FYI.

This story is over 5 years old.

News

We Saw Protesters Storm West London Westfield Last Night

Seventy-seven were arrested in the Eric Garner solidarity "die-in".
Simon Childs
London, GB

Westfield, West London, was the scene of a rowdy protest yesterday, as activists managed to overpower security and hold a "die in" in the shopping centre. The event was held in protest at the grand jury decision not to indict a white police officer involved in the killing of Eric Garner, the 43-year-old black American father of six who repeatedly said "I can't breathe" as he was chokeholded to death by NYPD cops.

Advertisement

The die-in was organised by political group the London Black Revolutionaries (or Black Revs), who ​a fortnight ago held a protest outside the American embassy for murdered teenager Michael Brown. ​Die-ins are where protesters lie down and play dead to make a statement. There have been ​a lot of them in the US recently following a string of high profile killings of black people by police.

As we arrived at Westfield, security was tight. If the guards thought you looked too much like a protester, they wouldn't let you in, leaving some people standing outside with placards looking miffed.

After a while, a critical mass of protesters was left chanting at the gates and nobody at all was allowed in. Westfield is the size of a provincial town centre, so there was a slightly sinister aspect to such a large, ostensibly public space in the city being declared out of bounds to any politics so that people could shop undisturbed. To be fair though, you should have seen the faces of people who wanted to shop but were turned away. They were livid.

Those left outside decided to take matters into their own hands, marching around Shepherd's Bush and dying-in on the streets as friendly coppers tried to convince them it would be better not to.

At this point I was inside the centre, where protesters who had managed to get in were wandering around trying to be inconspicuous as they waited for the protest to begin.

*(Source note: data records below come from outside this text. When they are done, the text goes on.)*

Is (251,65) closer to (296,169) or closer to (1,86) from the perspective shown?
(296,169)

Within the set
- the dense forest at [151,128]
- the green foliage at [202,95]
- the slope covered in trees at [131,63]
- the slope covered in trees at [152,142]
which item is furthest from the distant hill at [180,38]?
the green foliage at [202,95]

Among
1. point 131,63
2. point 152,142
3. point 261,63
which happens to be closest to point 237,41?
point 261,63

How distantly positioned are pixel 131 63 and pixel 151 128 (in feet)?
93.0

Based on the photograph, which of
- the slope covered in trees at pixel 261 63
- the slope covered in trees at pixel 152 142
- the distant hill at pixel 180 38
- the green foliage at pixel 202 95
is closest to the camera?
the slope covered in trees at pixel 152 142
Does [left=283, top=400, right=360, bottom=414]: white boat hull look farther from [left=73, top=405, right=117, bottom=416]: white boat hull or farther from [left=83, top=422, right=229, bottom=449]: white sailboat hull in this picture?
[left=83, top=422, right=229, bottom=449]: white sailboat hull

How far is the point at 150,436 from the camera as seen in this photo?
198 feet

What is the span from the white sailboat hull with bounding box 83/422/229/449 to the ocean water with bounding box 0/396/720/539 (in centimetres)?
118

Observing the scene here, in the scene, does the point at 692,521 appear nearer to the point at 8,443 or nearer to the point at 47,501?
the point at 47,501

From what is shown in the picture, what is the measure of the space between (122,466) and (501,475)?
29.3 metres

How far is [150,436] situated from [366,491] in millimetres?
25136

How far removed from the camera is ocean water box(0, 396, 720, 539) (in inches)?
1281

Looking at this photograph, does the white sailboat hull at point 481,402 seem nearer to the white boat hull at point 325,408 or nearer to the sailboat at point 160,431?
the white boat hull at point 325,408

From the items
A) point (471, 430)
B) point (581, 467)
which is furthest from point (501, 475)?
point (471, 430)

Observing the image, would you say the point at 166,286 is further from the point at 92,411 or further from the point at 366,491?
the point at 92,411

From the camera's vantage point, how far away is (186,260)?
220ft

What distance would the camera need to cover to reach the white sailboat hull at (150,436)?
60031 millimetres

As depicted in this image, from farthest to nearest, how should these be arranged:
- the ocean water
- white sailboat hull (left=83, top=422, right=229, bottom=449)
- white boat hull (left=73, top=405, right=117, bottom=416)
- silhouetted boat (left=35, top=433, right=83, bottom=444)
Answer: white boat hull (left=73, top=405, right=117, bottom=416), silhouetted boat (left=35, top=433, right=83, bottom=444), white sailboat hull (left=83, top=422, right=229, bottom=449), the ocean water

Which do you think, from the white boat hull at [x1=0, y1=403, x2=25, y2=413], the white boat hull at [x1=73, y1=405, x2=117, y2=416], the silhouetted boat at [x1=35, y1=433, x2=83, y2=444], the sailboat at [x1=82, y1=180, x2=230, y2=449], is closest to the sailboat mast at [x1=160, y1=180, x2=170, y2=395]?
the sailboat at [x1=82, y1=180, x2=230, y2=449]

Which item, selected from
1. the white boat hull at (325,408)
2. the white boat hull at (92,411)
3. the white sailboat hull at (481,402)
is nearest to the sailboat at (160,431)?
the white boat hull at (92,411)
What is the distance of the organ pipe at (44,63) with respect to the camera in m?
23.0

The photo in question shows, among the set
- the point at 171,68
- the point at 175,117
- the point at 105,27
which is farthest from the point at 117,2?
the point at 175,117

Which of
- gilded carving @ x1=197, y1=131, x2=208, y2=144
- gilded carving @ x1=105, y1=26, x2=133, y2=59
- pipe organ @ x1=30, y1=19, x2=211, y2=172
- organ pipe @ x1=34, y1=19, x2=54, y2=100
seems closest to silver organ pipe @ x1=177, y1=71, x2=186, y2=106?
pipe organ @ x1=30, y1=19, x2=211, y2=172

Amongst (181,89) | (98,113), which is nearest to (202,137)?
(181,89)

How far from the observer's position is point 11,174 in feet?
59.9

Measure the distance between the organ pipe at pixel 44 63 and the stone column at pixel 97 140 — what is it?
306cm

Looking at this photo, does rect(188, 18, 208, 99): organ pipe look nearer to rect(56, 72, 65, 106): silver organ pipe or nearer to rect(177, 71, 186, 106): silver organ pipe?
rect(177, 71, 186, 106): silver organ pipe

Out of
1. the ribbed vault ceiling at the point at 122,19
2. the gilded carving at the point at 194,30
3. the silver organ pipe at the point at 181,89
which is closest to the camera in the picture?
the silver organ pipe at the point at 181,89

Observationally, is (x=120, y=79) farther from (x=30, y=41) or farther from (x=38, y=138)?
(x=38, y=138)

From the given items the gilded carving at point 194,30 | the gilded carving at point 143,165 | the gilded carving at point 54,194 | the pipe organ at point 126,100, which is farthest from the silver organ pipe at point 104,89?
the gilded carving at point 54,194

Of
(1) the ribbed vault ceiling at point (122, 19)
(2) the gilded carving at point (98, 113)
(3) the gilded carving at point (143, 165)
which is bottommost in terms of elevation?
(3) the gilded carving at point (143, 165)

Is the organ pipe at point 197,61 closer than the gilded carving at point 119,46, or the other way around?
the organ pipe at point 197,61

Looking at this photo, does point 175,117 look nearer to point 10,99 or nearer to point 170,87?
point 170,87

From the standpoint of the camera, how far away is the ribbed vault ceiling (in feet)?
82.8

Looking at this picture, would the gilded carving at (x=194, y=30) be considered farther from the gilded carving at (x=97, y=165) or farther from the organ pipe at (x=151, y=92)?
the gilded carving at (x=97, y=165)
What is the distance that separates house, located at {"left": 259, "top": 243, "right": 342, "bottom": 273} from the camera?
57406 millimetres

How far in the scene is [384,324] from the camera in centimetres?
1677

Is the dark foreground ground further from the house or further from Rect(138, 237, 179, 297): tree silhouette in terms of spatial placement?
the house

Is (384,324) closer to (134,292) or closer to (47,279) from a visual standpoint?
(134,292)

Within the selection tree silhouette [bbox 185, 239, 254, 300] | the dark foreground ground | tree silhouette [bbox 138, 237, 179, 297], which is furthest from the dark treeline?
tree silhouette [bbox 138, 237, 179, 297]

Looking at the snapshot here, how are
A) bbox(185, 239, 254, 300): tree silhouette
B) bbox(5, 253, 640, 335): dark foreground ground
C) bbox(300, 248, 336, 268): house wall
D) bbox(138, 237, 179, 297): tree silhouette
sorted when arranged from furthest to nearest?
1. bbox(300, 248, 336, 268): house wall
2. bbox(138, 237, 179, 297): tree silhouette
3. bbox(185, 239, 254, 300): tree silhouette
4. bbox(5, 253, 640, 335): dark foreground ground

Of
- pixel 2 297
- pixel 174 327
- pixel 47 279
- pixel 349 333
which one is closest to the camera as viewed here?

To the naked eye, nothing out of the ordinary was on the cards, but I spotted agitated looking security guards rocking back and forth on the balls of their feet, eyeballing anyone with a Palestine badge or a Keffiyeh.

Advertisement

Photo by Sean Burbidge

After a while, hundreds of protesters were able to congregate and die-in. Before long they were chanting, "Black lives matter!", "I can't breathe!", and "Hands up, don't shoot!" They were surprisingly lively for pretend corpses, but anyway, point made. The chants sat uncomfortably with the Christmas-sy lounge music permeating the air to lubricate people's shopping experiences.

After a few marches up and down the shopping centre, most of the protesters headed off to hear speeches on the corner of Shepherd's Bush Common. The topics at hand were the number of people who have been killed by police over the years and the lack of accountability for those killings.

The crowd was really young and, unsurprisingly, largely black. I asked a guy named Kojo why he was there. "Not all cops are cunts," he told me, "but the majority are. That needs to get sorted. It's not just Michael Brown. Look at Mark Duggan. Most cops are pricks."

With the speeches winding down, things seemed to be over. But rather than going home, everyone marched back to Westfield. This time, those who had been blocked first time round weren't going to be denied. Hastily erected security fences tumbled and cops and security guards standing in the way had to submit to the sheer wave of people flooding up the stairs.

With security overcome, people​ flooded in, singing and chanting as they went. It felt a bit like Black Friday, except with people chanting "One solution, revolution!" rather than fighting over TVs.

Advertisement

The march snaked up and down escalators, people chanting, "Back up, back up / we want freedom, freedom / we don't need these racists-ass cops / we don't need them!"

Eventually gaining the upper hand in the French farce the event had become, the police managed to herd the protesters into one section of the shopping centre.

So the protesters held another die-in.

I asked a girl why she was here. "It's ridiculous how black men and women are targeted by the police," she told me. "It's ridiculous how the colour of our skin could get us killed now. History keeps repeating itself and everyone needs to understand what's going on in the world… the police have a picture – like a prototype of who they're supposed to stop – and that's a black man. Our skin colour automatically makes us criminals."

After a while, a group of protesters broke their way through police lines and left the shopping centre, fearing another kettle. Everything seemed pretty much over.

Those who remained milled about by a flyover. They probably should have got out of dodge. In a final twist, the police kettled those who hadn't already left the scene, before arresting them. In total, 76 were arrested on public order offences (one person was arrested for suspected assault).

The protest was supposed to show solidarity with those on the receiving end of police racism and brutality in the States, and to make links with those issues in the UK. Obviously, it's not the same as killing someone in cold blood, but arresting some people en masse for getting a little bit rowdy in a shopping centre during a protest, when everything was fizzling and people were about to go home anyway, will win the police no friends but the most ideologically zealous of Christmas shoppers.